**What you will do**
[A] Print, word for word, the stretch of the forum discussion about the A-10 from "Nicely presented! And" through "once or twice.".
[B] Give every four-digit year mentioned in the forum discussion about the A-10.

[Begin Article]

No reason to go to Long island. The A-10 wing replacement program is not even using Northrop-Grumman as a source.
That plant is now gone, replaced by a shopping center! Grumman inherited what was left of the A-10 program when Republic folded, probably because of proximity. I think that Northrop Grumman is still in charge of maintaining the drawings and supplying spares.
The last time I was at Hill (depot, Utah, 2010) they were replacing A-10 wings there, and other upgrades as well.
Nicely presented! And it looks like they need to do nose jobs next. . Image Unavailable, Please Login
Wonder if that is from beating out the skin after the pilot bounced the refueling drogue once or twice.
Lots of folks can do wing replacements, sheet metal repair, or a glass cockpit like the A-10C. Building new ones from scratch is another ball of wax that makes no sense, even if the tooling was saved, which I doubt. In the F-111 world, Congress had us build additional tail numbers in 1971-1974 in small batches, on an annual basis. So GD dug out the tooling and dutifully built the additional F-111Fs. Most of them came out crooked and did not perform nearly as well as those built in 1970 and earlier. We had two F-111Fs at the 431st TES, 70-2400 and 74-187. 400 was way faster (could actually supercruise at mach 1.05 in mil) got better fuel consumption, and required way less maintenance. When in formation, 187 always required 400 to throttle back considerably so she could keep up. Usually, we just let 187 lead and 400 could always keep up. We thought it might be the engines, so we swapped them. Made no difference, the crooked one was just slower. Jim- Yup, knew the plant was gone. The one in Farmington, NY, too, where they built P-47s
That's Farmingdale, by the way. The flight test hangars on the east side of Republic Airport are still there and house a nice little museum. Oh, and the pizzeria in that shopping center is dynamite! I attended a model show in the museum a few years ago and they had pizza delivered from across the runway. It was better than any I've ever gotten in Atlanta!

[End Article]
[Begin Entries supplied]

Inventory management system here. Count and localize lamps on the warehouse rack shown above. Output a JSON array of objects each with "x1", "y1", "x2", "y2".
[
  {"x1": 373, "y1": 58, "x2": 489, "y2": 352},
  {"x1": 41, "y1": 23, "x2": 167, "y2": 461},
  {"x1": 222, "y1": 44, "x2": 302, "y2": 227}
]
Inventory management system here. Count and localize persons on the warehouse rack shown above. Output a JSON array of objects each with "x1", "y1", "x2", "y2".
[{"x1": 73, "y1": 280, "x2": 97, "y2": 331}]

[End Entries supplied]
[Begin Entries supplied]

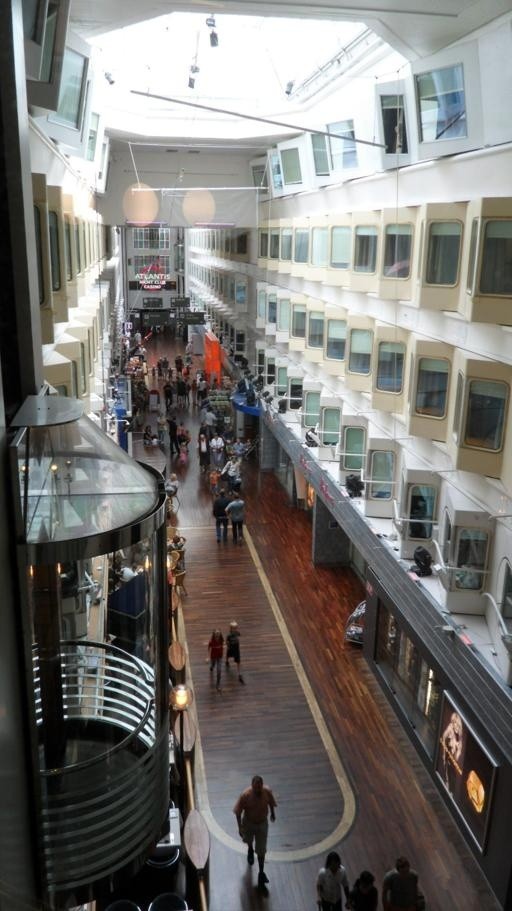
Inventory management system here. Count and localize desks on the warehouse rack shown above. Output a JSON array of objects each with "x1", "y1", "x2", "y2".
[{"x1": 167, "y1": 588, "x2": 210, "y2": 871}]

[End Entries supplied]

**Solutions per task**
[A]
Nicely presented! And it looks like they need to do nose jobs next. . Image Unavailable, Please Login
Wonder if that is from beating out the skin after the pilot bounced the refueling drogue once or twice.

[B]
- 2010
- 1971
- 1974
- 1970